The participants’ results are loaded as csv files directly from the github repository into separate data frames. We only use the name of the first author (lower case) to name the data frame.
#Track A (Parallel Bible Corpus, PBC)
gutierrez.results <- read_csv("https://raw.githubusercontent.com/IWMLC/language-complexity-metrics/master/PBCtrack/Gutierrez/Gutierrez.csv")
# remove the parentheses in column names
colnames(gutierrez.results) <- sub("\\(", "", colnames(gutierrez.results))
colnames(gutierrez.results) <- sub("\\)", "", colnames(gutierrez.results))
# replace "+" by "."
colnames(gutierrez.results) <- gsub("\\+", ".", colnames(gutierrez.results))
oh.results <- read_csv("https://raw.githubusercontent.com/IWMLC/language-complexity-metrics/master/PBCtrack/Oh/oh.csv")
#TRACK B (Universal Dependencies, UD)
brunato.results <- read_csv("https://raw.githubusercontent.com/IWMLC/language-complexity-metrics/master/UDtrack/Brunato_venturi/Brunato-Venturi.csv")
coltekin.results <- read_csv("https://raw.githubusercontent.com/IWMLC/language-complexity-metrics/master/UDtrack/Coltekin_rama/coltekin.csv")
semenuks.results <- read_csv("https://raw.githubusercontent.com/IWMLC/language-complexity-metrics/master/UDtrack/Semenuks/Semenuks.csv")
sinnemaki.results <- read_csv("https://raw.githubusercontent.com/IWMLC/language-complexity-metrics/master/UDtrack/Sinnemaki/Sinnemaki.csv")

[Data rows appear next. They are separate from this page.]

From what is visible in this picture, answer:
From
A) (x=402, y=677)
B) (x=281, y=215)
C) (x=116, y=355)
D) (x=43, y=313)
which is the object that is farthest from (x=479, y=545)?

sozinova.results <- read_csv("https://raw.githubusercontent.com/IWMLC/language-complexity-metrics/master/UDtrack/Sozinova_etal/sozinova_etal.csv")
Sanity check, look at the number of rows and columns of the data frames.
#Track A (should be 49 rows)
track.a.rows <- c(nrow(gutierrez.results), nrow(oh.results))
print(track.a.rows) # this corresponds to the number of languages
## [1] 49 49
track.a.cols <- c(ncol(gutierrez.results)-2, ncol(oh.results)-2)
print(track.a.cols) # this is the number of measures per team
## [1] 12 3
#Track B (should be 63 rows)
track.b.rows <- c(nrow(brunato.results), nrow(coltekin.results),
nrow(semenuks.results), nrow(sinnemaki.results),
nrow(sozinova.results))
print(track.b.rows) # this corresponds to the number of languages
## [1] 63 63 63 63 63
track.b.cols <- c(ncol(brunato.results)-2, ncol(coltekin.results)-2,
ncol(semenuks.results)-2, ncol(sinnemaki.results)-2,
ncol(sozinova.results)-2)
print(track.b.cols) # this is the number of measures per team
## [1] 11 6 2 6 2
Put data into a single data frame.
track.a <- cbind(gutierrez.results, oh.results[, 3:ncol(oh.results)])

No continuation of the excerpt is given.